Fold/unfold to get patches

Hi All.
I have a dataset of 3328x2560, and 4084x3328 images, and I want to get patches of size 256x256. How can I use fold and unfold, to get patches and then put them back together as the original image?
Thanks for your help!

1 Like

Have a look at this post which gives an example of this use case.

1 Like

Thanks for your reply.
My images are 2-dimensions, and I fail to adapt the code. I can do the unfold, but I can not put them back together.
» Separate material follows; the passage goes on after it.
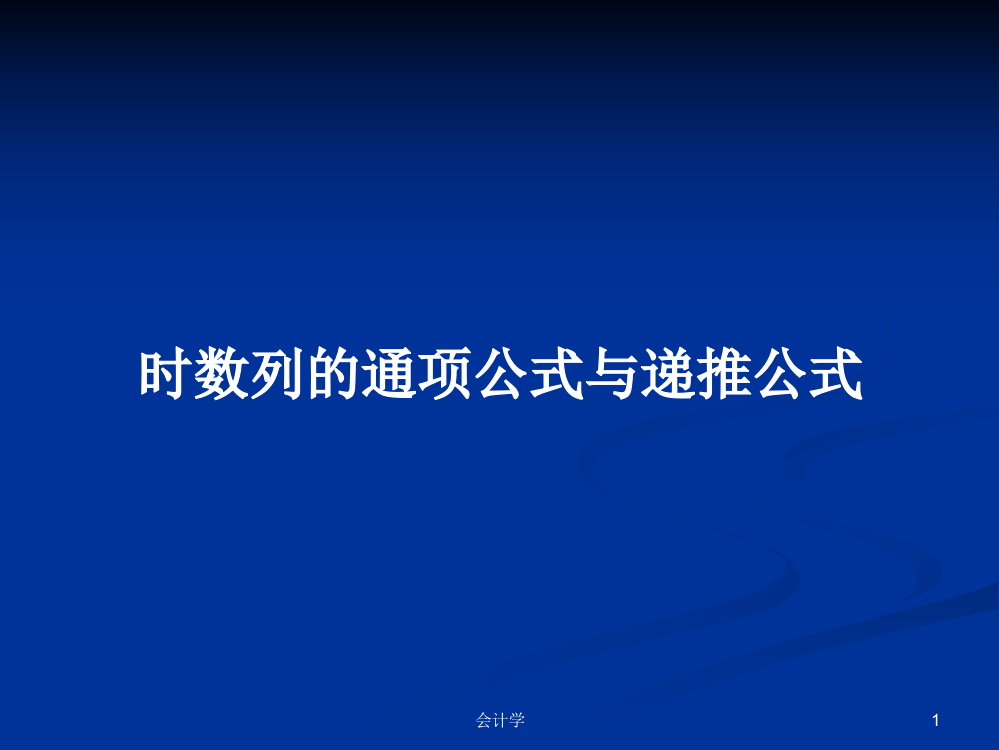 时数列的通项公式与递推公式

会计学

1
Could you please help me on that?

Sure!
Could you post the code you are using to unfold your input?
Note that you would have to pad the inputs of 4084 to 4096 to get non overlapping patches.

1 Like

I just do as you did in the mentioned post, so it’ll be:

x = image
kh, kw = 256, 256 # kernel size
dh, dw = 256, 256 # stride
patches = x.unfold(0, kc, dc).unfold(1, kh, dh)
unfold_shape = patches.size()
patches = patches.contiguous().view(patches.size(0), -1, kc, kh) #unsure
print(patches.shape)

Although I quite don’t understand the line with “unsure” tag.
And yes I know, but is there a way to do it without adding padding? like maybe having overlapping patches?
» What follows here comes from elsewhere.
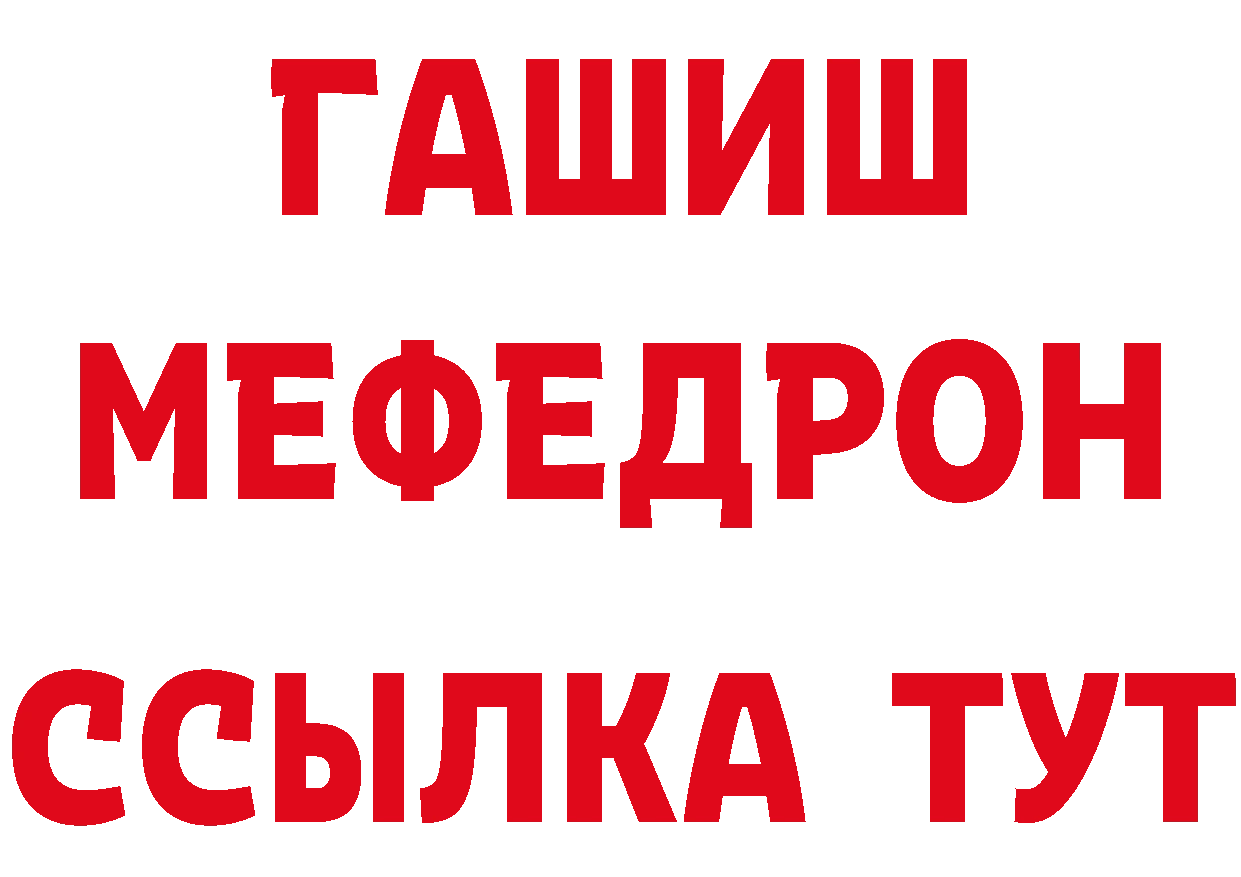 ГАШИШ
МЕФЕДРОН
ССЫЛКА ТУТ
I don’t think there is an easy way of changing the stride for the last window.
Here is the code for both input sizes:

# 3328x2560
x = torch.randn(3328, 2560)
kh, kw = 256, 256 # kernel size
dh, dw = 256, 256 # stride
patches = x.unfold(0, kh, dh).unfold(1, kw, dw)
unfold_shape = patches.size()

patches = patches.contiguous().view(-1, kh, kw)
print(patches.shape)

# Reshape back
patches_orig = patches.view(unfold_shape)
output_h = unfold_shape[0] * unfold_shape[2]
output_w = unfold_shape[1] * unfold_shape[3]
patches_orig = patches_orig.permute(0, 2, 1, 3).contiguous()
patches_orig = patches_orig.view(output_h, output_w)

# Check for equality
print((patches_orig == x).all())


# 4084x3328
x = torch.randn(4084, 3328)
kh, kw = 256, 256 # kernel size
dh, dw = 256, 256 # stride
patches = x.unfold(0, kh, dh).unfold(1, kw, dw)
unfold_shape = patches.size()

patches = patches.contiguous().view(-1, kh, kw)
print(patches.shape)

# Reshape back
patches_orig = patches.view(unfold_shape)
output_h = unfold_shape[0] * unfold_shape[2]
output_w = unfold_shape[1] * unfold_shape[3] # you will lose some pixels in w
patches_orig = patches_orig.permute(0, 2, 1, 3).contiguous()
patches_orig = patches_orig.view(output_h, output_w)

# Check for equality using slicing, since w is now smaller in x
print((patches_orig == x[:output_h, :output_w]).all())

As you can see, you’ll lose some pixels in dim1 for the second input shape.

4 Likes